Weekly Journal 08 - Inspiration for Final Project

Exploration & Experimentation

I decided to fight randomness, taking a break from my research from last week and cheer me up.

I tried generating random images and created a SPECTACULAR failure that I now cherish like a cursed artifact. But it gave me an idea: rainbows. I was feeling under the weather (seasonal changes are rude), so I decided to code serotonin.

The journey was not peaceful. I iterated through multiple versions, tweaking spacing, arc thickness, and color order until it stopped looking like an accident. The “final version” was the moment I finally controlled the “output” instead of it controlling me. (Did you get the life reference aout control? Hehe)

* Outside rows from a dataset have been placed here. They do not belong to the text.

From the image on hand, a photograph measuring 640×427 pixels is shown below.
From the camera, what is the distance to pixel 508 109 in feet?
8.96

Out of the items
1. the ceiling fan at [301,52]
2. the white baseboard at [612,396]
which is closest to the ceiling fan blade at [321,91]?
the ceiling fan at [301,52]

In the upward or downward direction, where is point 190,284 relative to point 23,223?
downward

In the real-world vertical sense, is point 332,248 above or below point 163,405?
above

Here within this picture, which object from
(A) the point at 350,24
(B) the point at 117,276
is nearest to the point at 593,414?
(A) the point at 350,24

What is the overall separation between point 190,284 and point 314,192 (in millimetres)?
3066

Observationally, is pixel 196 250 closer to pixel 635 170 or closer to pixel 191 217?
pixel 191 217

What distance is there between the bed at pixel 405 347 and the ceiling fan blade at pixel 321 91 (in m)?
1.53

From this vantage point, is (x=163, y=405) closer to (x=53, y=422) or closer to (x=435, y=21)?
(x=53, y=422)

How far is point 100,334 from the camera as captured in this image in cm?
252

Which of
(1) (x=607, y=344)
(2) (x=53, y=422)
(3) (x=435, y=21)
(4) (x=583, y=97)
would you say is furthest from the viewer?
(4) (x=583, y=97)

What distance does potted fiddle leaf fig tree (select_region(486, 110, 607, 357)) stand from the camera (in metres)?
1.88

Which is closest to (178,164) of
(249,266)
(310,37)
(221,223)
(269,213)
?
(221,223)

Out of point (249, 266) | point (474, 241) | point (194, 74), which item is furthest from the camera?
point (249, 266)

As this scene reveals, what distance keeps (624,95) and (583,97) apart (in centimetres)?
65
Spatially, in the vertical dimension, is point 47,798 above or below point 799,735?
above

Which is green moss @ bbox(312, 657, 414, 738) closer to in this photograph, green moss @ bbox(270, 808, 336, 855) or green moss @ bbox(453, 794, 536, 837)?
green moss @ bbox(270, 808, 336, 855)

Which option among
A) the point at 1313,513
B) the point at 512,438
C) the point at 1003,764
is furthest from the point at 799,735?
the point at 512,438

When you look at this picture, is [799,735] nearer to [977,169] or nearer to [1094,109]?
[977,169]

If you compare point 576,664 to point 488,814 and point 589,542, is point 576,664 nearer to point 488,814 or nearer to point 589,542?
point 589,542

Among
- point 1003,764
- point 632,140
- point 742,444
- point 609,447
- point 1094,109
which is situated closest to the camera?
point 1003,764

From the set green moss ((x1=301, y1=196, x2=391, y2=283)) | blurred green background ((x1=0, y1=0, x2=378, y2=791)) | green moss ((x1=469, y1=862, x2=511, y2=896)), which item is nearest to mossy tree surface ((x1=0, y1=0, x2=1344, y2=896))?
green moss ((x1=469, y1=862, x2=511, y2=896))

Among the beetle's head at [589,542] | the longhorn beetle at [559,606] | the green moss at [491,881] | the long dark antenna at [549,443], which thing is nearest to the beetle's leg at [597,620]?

Image: The first chaotic rainbow failure, messy arcs and unpredictable colors

My painful journey

Final version that made me happy ^^ <- that is a smiley.

Influences & References

This week’s influences were more emotional than academic, but technically the rainbow is a perfect lesson in transition and interpolation. A rainbow is a gradient with structure. That matters because my final direction (Light/Dark) is also about transitioning between states, just with atmosphere instead of pure spectrum. Rainbows taught me that smooth changes look intentional and calming, while harsh jumps look like my laptop is haunted.

Algorithmic Thinking

The system was a layered arc generator. The rules were: draw multiple arcs from largest to smallest, reduce radius each time by a spacing value, and assign colors in a controlled order. The key algorithmic decision was limiting randomness. Instead of randomizing everything, I kept the center stable and controlled the radius steps, so the output stayed readable. The machine imaginaire here is basically: “Build a structured spectrum one band at a time.”

Critical Reflection

What worked: persistence and parameter control.

What failed: my emotional stability for a moment, but we survived. This week actually mattered a lot because it taught me that transitions are aesthetic decisions that come from math, spacing, mapping, interpolation.

Next step: apply this lesson to mood transitions (warm/cool) rather than rainbow transitions, because I’m definitely heading toward a night/day system after this. Why? My niece reminded me of my My Little Pony phase, also, my third name is Luna, which is the name of the Princess of the night. Basically gifting me the idea. Thank you my namesake hehe.